* [Task description] Continue the news report on Donald Trump's lawsuit against Mary Trump and The New York Times, picking up after its last sentence.

Source passage Start Marker

Trump’s lawsuit, filed in state court in New York, accuses Mary Trump of breaching a settlement agreement by disclosing tax records she received in a dispute over family patriarch Fred Trump’s estate. www.documentcloud.org/documents/21067078-donald-trump-lawsuit-against-mary-trump-and-the-new-york-times
The lawsuit accuses the Times and three of its investigative reporters, Susanne Craig, David Barstow and Russell Buettner, of relentlessly seeking out Mary Trump as a source of information and convincing her to turn over documents. The suit claims the reporters were aware the settlement agreement barred her from disclosing the documents.
The Times’ story challenged Trump’s claims of self-made wealth by documenting how his father, Fred, had given him at least $413 million over the decades, including through tax avoidance schemes. www.nytimes.com/interactive/2018/10/02/us/politics/donald-trump-tax-schemes-fred-trump.html
Mary Trump identified herself in a book published last year as the source of the documents provided to the Times.
Trump’s lawsuit alleges Mary Trump, the Times and its reporters “were motivated by a personal vendetta” against him and a desire to push a political agenda.
The defendants “engaged in an insidious plot to obtain confidential and highly-sensitive records which they exploited for their own benefit and utilized as a means of falsely legitimizing their publicized works,” the lawsuit said.
In a statement to NBC News, Mary Trump said of her uncle, “I think he is a loser, and he is going to throw anything against the wall he can. It’s desperation. The walls are closing in and he is throwing anything against the wall that he thinks will stick. As is always the case with Donald, he’ll try and change the subject.”
A Times spokesperson, Danielle Rhoads Ha, said the lawsuit “is an attempt to silence independent news organizations and we plan to vigorously defend against it.”
The Times’ coverage of Trump’s taxes, she said, “helped inform citizens through meticulous reporting on a subject of overriding public interest.”
One of the Times reporters, Craig, responded in a tweet: “I knocked on Mary Trump’s door. She opened it. I think they call that journalism.”
Trump is seeking $100 million in damages.
Trump filed his lawsuit almost a year to the day after Mary Trump sued him over allegations that he and two of his siblings cheated her out of millions of dollars over several decades while squeezing her out of the family business.
That case is pending.
Mary Trump, 56, is the daughter of Donald Trump’s brother, Fred Trump Jr., who died in 1981 at age 42. Mary Trump was 16 at the time.
Trump’s lawsuit focuses only on the Times’ 2018 story, a Pulitzer Prize winner for explanatory reporting. It makes no mention of another Times scoop on Trump's taxes last year, which found he paid no federal income taxes in 10 of the previous 15 years. www.pulitzer.org/winners/david-barstow-susanne-craig-and-russ-buettner-new-york-times
According to the lawsuit, Mary Trump came into possession of more than 40,000 pages of “highly sensitive, proprietary, private and confidential documents” through a legal case involving Fred Trump’s will.
The documents including financial records, accountings, tax returns, bank statements, and legal papers pertaining to Donald Trump, Fred Trump and their businesses, Trump’s lawsuit said.

Source passage End Marker
Collected data Start Marker

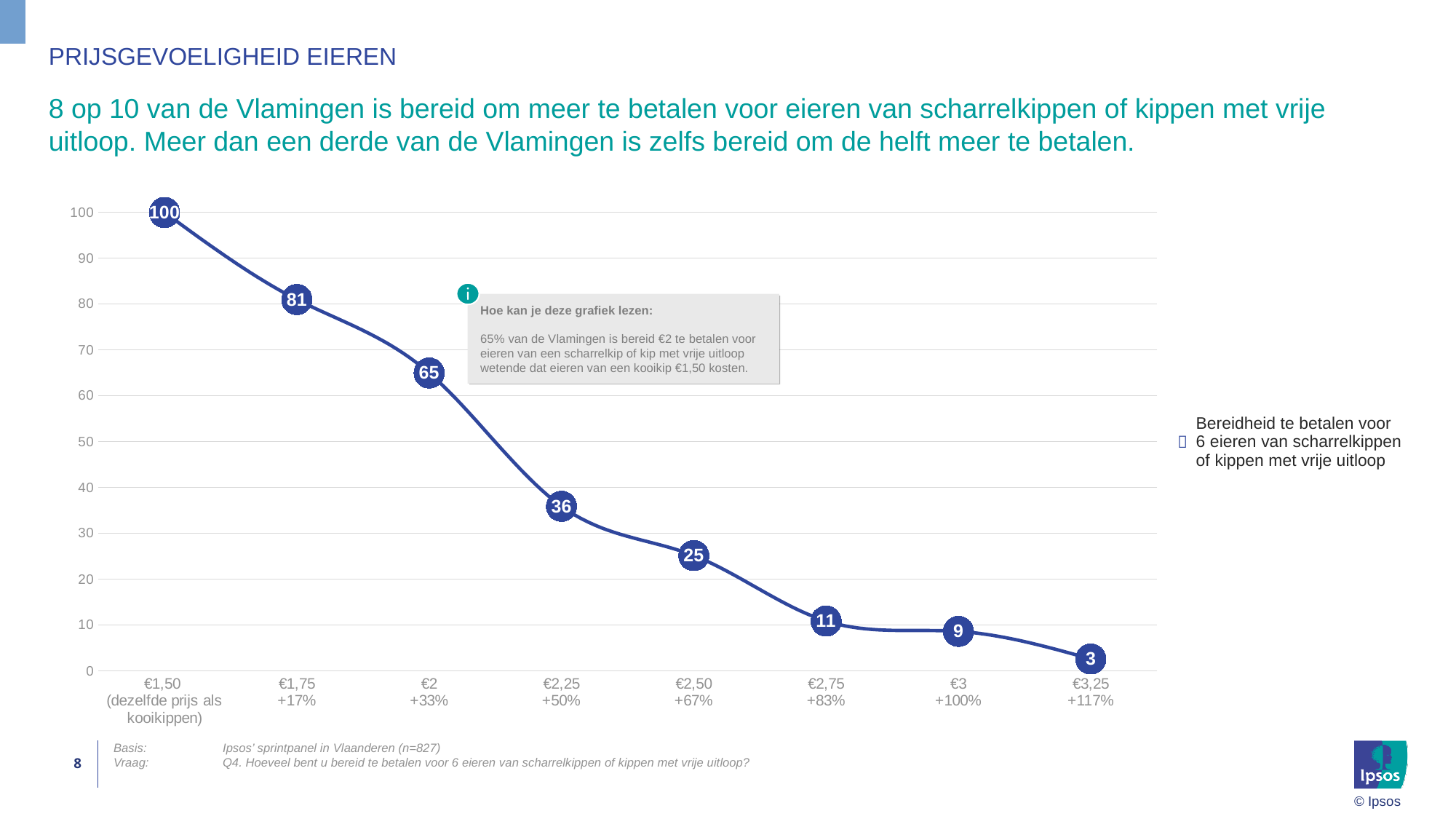
What is the difference between the values at €2,25 and €2,50? 11 How many price points are plotted on the chart? 8 What is the value at €2,75? 11 Do the values rise or fall as the price increases along the x axis? Fall What kind of chart is shown on the slide? Line chart Which price point has the highest value? €1,50 What is the value at €3,25? 3 Which price point has the lowest value? €3,25 What is the difference between the values at €1,75 and €2? 16 What is the value at the €2 price point? 65 What is the legend entry for the plotted line? Bereidheid te betalen voor 6 eieren van scharrelkippen of kippen met vrije uitloop Which is larger, the value at €2,50 or the value at €3? €2,50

Collected data End Marker

* [Result for this exercise]
In 2001, about two years after Fred Trump died, Mary Trump and other family members entered into a settlement agreement with confidentiality and non-disclosure clauses that barred them from sharing information about Fred Trump’s estate in, among other venues, newspaper stories, Trump’s lawsuit said. The agreement also covered the estate of Fred’s wife, Mary Anne Trump, who died in 2000.
Trump, who bashed the Times repeatedly during his presidency as the “failing New York Times,” noted in the lawsuit that the 2018 article was viewed more online than any previous Times article and that the New York Times Company’s stock price jumped 7.4% the week it ran.
The Times’ story said that Donald Trump and his father avoided gift and inheritance taxes by methods including setting up a sham corporation and undervaluing assets to tax authorities. The Times says its report was based on more than 100,000 pages of financial documents, including confidential tax returns from the father and his companies. apnews.com/article/north-america-donald-trump-ap-top-news-tax-evasion-politics-0452d29cd2564eaf97605ab90acc3a67
Mary Trump’s book, “Too Much and Never Enough: How My Family Created the World’s Most Dangerous Man,” debuted in the midst of Donald Trump’s re-election campaign last year. Donald Trump’s brother, Robert, tried unsuccessfully to have a court block the book’s publication, citing the 2001 settlement agreement. apnews.com/article/donald-trump-us-news-new-york-mary-trump-robert-trump-29430fb02aee68863a62bf302bc94f62
Ruling in Mary Trump’s favor, a judge said the confidentiality clauses, “viewed in the context of the current Trump family circumstances in 2020, would ‘…offend public policy as a prior restraint on protected speech.”
In the book, Mary Trump recounted providing the family financial records that underlaid the Times’ reporting. The book sold more than 1.3 million copies in its first week and soaring to No. 1 on the Times’ bestseller list.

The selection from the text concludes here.